I tried the knobs on the radio, only static. “The antenna is broke,” Sly said. The ride was bouncy, the car felt light, like a toy, it was the smallest car I’d ever been in, sure smaller than our 1952 Chevy, which at least had four doors. Sly, his dark silken head with his wide smile electrified the cabin.
The afternoon continued sunny, still hot enough for rising plumes of heat baking up from the roadway.
Riding downhill Ninth Avenue, the little car picked up speed and Sly continued a blabber about the junk yard, how maybe he should have asked for more money for the tires and the battery.
About a block from home, speeding now, Sly spotted three girls on the left hand sidewalk strutting opposite our direction. I wasn’t into girls yet, but I sure noticed that they were beautiful, tall, and thin and wearing tight tops and tight short shorts.
Enough said.
Sly cranked the steering wheel into a sharp left hoping to make a quick U-turn.
“It’s those soulful beauties,” he was saying, trying to make a too-sharp left turn that failed to defy physics, and the wheels on Sly’s side of the car lifted off the pavement, up from the road-way, rolling over onto my side and then rolling some more until time seemed to stop and a sound like a hundred metal garbage cans scraping on blacktop filled the street. Heat from the thin metal roof scraping the asphalt coming through to my hands that were anchoring me in place. The front windshield and the side windows blew out when the roof crushed down toward the dashboard. I never heard the glass shattering. Sly grabbed my arm, “Hey, get out, this way!” He pointed to the narrow back window that he’d just kicked out of its bent frame. I crawled out using my left elbow for leverage, kicking with my feet, shimmying out of the black cage.
By the time I stood up, Sly was at my side. The street filled with bystanders. I never saw so many people on my block at the same time, not even on Easter Sunday. Staring at the underside of the French car, I was trying to accept that I’d been in that cab a few seconds ago. Except for the slow revolutions of one tire still spinning, the block sat silent. The crowd, keeping about fifteen feet away, surrounded the wreckage.
As we all stared at the crumpled metal, Sly scanned the onlookers and with his left hand nudged my chest for me to walk backwards.

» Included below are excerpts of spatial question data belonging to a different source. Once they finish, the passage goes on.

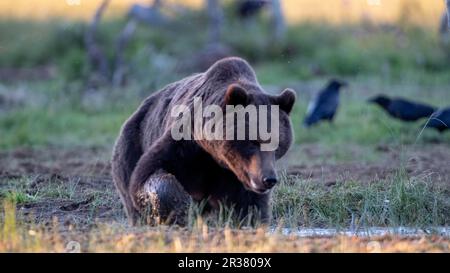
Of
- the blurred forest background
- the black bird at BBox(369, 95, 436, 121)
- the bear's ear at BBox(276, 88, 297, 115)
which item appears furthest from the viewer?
the black bird at BBox(369, 95, 436, 121)

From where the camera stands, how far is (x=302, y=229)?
23.2ft

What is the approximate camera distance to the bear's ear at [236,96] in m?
5.97

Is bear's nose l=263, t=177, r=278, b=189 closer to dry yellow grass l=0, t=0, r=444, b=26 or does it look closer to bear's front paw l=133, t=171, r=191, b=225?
bear's front paw l=133, t=171, r=191, b=225

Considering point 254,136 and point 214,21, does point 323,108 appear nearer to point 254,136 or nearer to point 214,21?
point 214,21

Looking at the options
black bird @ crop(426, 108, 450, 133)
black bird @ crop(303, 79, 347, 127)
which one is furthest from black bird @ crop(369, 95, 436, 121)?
black bird @ crop(303, 79, 347, 127)

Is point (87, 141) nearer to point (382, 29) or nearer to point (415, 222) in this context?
point (415, 222)

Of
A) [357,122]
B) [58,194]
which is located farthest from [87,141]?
[58,194]

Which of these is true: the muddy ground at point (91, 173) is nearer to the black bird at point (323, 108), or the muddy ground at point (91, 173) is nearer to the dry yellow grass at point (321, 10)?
the black bird at point (323, 108)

I didn’t really understand but I kept stepping backwards and Sly kept up with me, and then I realized he had walked me to the outside of the circle of spectators. No one looked at us, no one stared at the one white face in the street, everyone focused on the car. My elbow was bleeding and sparkles of glass embossed my arm.
When we were away from the crowd, Sly pointed at my arm and said, “Go home. Man, you gotta clean up.”
“What about the cops?” I asked.
“I wasn’t here, neither were you.” Sly glanced at the crowd and said, “You take care of that arm, they won’t say nothin’, ain’t nobody goin’ say nothin’.”